问题
As i want to remove duplicated placeholders in a html website, i use the .next_sibling operator of BeautifulSoup. As long as the duplicates are in the same line, this works fine (see data). But sometimes there is a empty line between them - so i want .next_sibling to ignore them (have a look at data2)
That is the code:
from bs4 import BeautifulSoup, Tag
data = "<p>method-removed-here</p><p>method-removed-here</p><p>method-removed-here</p>"
data2 = """<p>method-removed-here</p>
<p>method-removed-here</p>
<p>method-removed-here</p>
<p>method-removed-here</p>
<p>method-removed-here</p>
"""
soup = BeautifulSoup(data)
string = 'method-removed-here'
for p in soup.find_all("p"):
while isinstance(p.next_sibling, Tag) and p.next_sibling.name== 'p' and p.text==string:
p.next_sibling.decompose()
print(soup)
Output for data is as expected:
<html><head></head><body><p>method-removed-here</p></body></html>
Output for data2 (this needs to be fixed):
<html><head></head><body><p>method-removed-here</p>
<p>method-removed-here</p>
<p>method-removed-here</p>
<p>method-removed-here</p>
<p>method-removed-here</p>
</body></html>
I couldn't find useful information for that in the BeautifulSoup4 documentation and .next_element is also not what i am looking for.
回答1:
I could solve this issue with a workaround.
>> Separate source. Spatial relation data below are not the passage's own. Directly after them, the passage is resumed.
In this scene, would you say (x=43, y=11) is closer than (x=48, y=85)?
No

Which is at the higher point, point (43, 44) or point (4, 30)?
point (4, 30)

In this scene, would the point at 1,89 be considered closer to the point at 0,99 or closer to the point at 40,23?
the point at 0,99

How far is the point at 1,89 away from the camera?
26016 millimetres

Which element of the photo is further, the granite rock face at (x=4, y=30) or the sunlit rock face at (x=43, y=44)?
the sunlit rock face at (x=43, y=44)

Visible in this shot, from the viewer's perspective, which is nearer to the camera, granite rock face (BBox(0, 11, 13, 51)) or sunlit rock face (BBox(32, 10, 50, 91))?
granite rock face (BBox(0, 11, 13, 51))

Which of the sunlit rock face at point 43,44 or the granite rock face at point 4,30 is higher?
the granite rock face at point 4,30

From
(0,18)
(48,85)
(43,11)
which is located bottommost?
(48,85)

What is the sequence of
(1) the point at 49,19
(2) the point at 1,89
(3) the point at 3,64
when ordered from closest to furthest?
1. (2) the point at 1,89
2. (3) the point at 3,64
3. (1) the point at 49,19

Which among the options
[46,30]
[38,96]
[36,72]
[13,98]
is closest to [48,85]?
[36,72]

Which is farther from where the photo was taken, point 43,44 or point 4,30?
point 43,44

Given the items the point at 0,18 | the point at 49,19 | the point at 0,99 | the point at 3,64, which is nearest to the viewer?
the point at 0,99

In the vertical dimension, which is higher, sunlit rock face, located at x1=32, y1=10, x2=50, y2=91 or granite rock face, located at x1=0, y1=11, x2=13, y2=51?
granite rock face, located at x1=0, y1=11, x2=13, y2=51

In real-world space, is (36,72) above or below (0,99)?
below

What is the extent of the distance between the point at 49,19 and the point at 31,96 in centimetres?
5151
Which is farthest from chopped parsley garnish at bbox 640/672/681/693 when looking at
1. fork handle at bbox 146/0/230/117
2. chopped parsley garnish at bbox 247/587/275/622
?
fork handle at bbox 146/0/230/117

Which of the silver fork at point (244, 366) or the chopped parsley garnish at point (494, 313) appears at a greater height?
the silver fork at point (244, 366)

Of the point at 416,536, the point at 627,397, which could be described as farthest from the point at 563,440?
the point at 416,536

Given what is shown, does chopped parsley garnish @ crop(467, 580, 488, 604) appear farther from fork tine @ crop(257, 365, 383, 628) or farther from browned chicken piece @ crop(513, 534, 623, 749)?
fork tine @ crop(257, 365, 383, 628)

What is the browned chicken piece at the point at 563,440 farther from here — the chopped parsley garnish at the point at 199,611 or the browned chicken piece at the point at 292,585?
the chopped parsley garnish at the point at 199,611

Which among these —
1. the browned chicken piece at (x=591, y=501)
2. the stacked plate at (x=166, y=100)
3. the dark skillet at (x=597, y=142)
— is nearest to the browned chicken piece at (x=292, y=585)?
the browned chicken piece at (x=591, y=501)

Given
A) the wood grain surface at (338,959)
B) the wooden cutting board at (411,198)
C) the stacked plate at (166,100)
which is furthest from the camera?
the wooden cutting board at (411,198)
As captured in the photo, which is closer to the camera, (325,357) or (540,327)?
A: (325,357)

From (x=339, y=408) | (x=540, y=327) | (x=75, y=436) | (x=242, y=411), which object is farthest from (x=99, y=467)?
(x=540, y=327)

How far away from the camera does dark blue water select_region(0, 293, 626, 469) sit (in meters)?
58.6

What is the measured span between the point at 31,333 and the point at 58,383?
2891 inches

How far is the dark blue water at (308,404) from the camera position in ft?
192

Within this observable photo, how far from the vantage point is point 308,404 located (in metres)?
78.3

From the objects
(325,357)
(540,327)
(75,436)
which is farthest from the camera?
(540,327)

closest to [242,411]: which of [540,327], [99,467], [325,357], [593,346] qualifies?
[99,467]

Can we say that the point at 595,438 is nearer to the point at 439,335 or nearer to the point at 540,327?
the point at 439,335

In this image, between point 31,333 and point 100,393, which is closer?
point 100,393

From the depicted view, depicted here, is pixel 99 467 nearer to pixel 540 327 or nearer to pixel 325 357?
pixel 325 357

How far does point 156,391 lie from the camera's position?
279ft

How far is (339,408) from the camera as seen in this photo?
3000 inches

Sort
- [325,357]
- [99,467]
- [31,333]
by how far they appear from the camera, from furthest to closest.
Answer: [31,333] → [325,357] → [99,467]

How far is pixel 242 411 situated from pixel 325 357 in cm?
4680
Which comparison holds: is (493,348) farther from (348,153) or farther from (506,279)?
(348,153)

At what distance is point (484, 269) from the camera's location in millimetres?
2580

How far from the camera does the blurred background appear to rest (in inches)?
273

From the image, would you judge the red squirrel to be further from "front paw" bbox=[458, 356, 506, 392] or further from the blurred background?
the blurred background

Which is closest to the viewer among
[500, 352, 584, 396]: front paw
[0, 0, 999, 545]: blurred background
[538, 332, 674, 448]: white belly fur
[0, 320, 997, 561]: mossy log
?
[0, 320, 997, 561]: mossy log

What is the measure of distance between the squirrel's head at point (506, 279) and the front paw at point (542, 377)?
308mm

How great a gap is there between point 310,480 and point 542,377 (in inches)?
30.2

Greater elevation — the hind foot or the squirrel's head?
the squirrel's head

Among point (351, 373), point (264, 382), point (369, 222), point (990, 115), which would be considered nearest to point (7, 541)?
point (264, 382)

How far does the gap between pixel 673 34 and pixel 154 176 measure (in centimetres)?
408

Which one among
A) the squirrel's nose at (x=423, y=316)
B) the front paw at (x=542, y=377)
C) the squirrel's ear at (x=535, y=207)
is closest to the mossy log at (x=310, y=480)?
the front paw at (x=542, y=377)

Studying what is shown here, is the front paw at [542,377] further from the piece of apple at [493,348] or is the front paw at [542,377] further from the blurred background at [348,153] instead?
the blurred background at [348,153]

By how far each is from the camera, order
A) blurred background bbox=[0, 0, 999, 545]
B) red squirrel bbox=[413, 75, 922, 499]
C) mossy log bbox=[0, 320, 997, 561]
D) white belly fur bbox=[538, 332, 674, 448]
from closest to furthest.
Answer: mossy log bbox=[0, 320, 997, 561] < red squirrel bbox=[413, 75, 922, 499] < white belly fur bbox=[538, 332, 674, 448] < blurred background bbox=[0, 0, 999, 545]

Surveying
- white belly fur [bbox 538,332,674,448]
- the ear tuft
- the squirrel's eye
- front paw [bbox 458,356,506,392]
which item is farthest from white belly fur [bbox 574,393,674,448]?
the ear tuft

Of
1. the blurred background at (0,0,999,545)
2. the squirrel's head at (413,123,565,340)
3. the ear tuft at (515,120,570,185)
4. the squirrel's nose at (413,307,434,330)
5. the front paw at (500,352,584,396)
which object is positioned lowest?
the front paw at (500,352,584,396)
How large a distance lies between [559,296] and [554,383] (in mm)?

The problem is described in the google-group for BeautifulSoup and they suggest to use a preprocessor for html-files:
def bs_preprocess(html):
"""remove distracting whitespaces and newline characters"""
pat = re.compile('(^[\s]+)|([\s]+$)', re.MULTILINE)
html = re.sub(pat, '', html) # remove leading and trailing whitespaces
html = re.sub('\n', ' ', html) # convert newlines to spaces
# this preserves newline delimiters
html = re.sub('[\s]+<', '<', html) # remove whitespaces before opening tags
html = re.sub('>[\s]+', '>', html) # remove whitespaces after closing tags
return html
That's not the very best solution but one.
回答2:
Also not a great solution but this worked for me
def get_sibling(element):
sibling = element.next_sibling
if sibling == "\n":
return get_sibling(sibling)
else:
return sibling
回答3:
Improving a bit neurosnap answer by making it general:
def next_elem(element, func):
new_elem = getattr(element, func)
if new_elem == "\n":
return next_elem(new_elem, func)
else:
return new_elem
Now you can call any function with it, for example:
next_elem(element, 'previous_sibling')
回答4:
use find_next_sibling()
instead of next_sibling
. same goes for find_previous_sibling()
instead of previous_sibling
.
reason: next_sibling
does not necessarily return the next html tag but instead the next "soup element". usually that is a only a newline but can be more. find_next_sibling()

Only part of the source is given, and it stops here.